— Task statement —
Exact copy, no pictures: return all the records as they stand.

(Extracted records Opens)

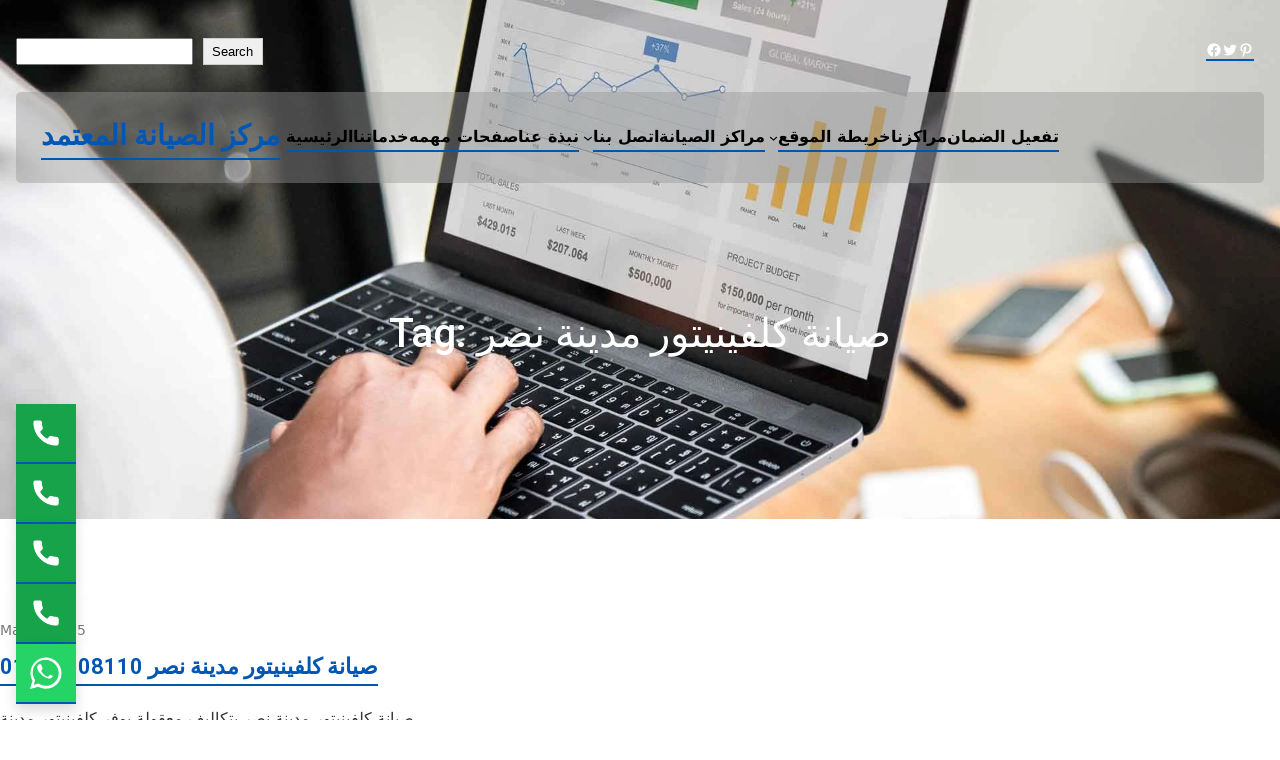

--- FILE ---
content_type: text/css
request_url: https://alsiyanuh.com/wp-content/litespeed/css/956564d461a581ea2685191c643b293e.css?ver=13a06
body_size: 141
content:
:root{--accountra-transition:cubic-bezier(0.165, 0.84, 0.44, 1)}body .accountra-animate-init{opacity:1;visibility:visible;transform:translateY(0) translateX(0) scale(1) rotate(0)}.accountra-animate{opacity:0;visibility:hidden;transition-property:opacity,transform}.accountra-move-up{transform:translateY(30px)}.accountra-move-down{transform:translateY(-30px)}.accountra-move-right{transform:translateX(-40px)}.accountra-move-left{transform:translateX(40px)}.accountra-flip{transform:perspective(500px) translateY(60px) scaleY(.75) rotateX(-40deg)}.accountra-scale{transform:scale(.5)}.accountra-flip,.accountra-move-down,.accountra-move-up,.accountra-move-right,.accountra-move-left,.accountra-scale{transition-duration:.7s;transition-timing-function:var(--accountra-transition)}.accountra-delay-1{transition-delay:.1s}.accountra-delay-3{transition-delay:.3s}.accountra-delay-5{transition-delay:.5s}.accountra-delay-7{transition-delay:.7s}.accountra-delay-10{transition-delay:1s}.accountra-delay-20{transition-delay:2s}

(Extracted records Closes)

— Solution below —
--- FILE ---
content_type: text/css
request_url: https://alsiyanuh.com/wp-content/litespeed/css/956564d461a581ea2685191c643b293e.css?ver=13a06
body_size: 141
content:
:root{--accountra-transition:cubic-bezier(0.165, 0.84, 0.44, 1)}body .accountra-animate-init{opacity:1;visibility:visible;transform:translateY(0) translateX(0) scale(1) rotate(0)}.accountra-animate{opacity:0;visibility:hidden;transition-property:opacity,transform}.accountra-move-up{transform:translateY(30px)}.accountra-move-down{transform:translateY(-30px)}.accountra-move-right{transform:translateX(-40px)}.accountra-move-left{transform:translateX(40px)}.accountra-flip{transform:perspective(500px) translateY(60px) scaleY(.75) rotateX(-40deg)}.accountra-scale{transform:scale(.5)}.accountra-flip,.accountra-move-down,.accountra-move-up,.accountra-move-right,.accountra-move-left,.accountra-scale{transition-duration:.7s;transition-timing-function:var(--accountra-transition)}.accountra-delay-1{transition-delay:.1s}.accountra-delay-3{transition-delay:.3s}.accountra-delay-5{transition-delay:.5s}.accountra-delay-7{transition-delay:.7s}.accountra-delay-10{transition-delay:1s}.accountra-delay-20{transition-delay:2s}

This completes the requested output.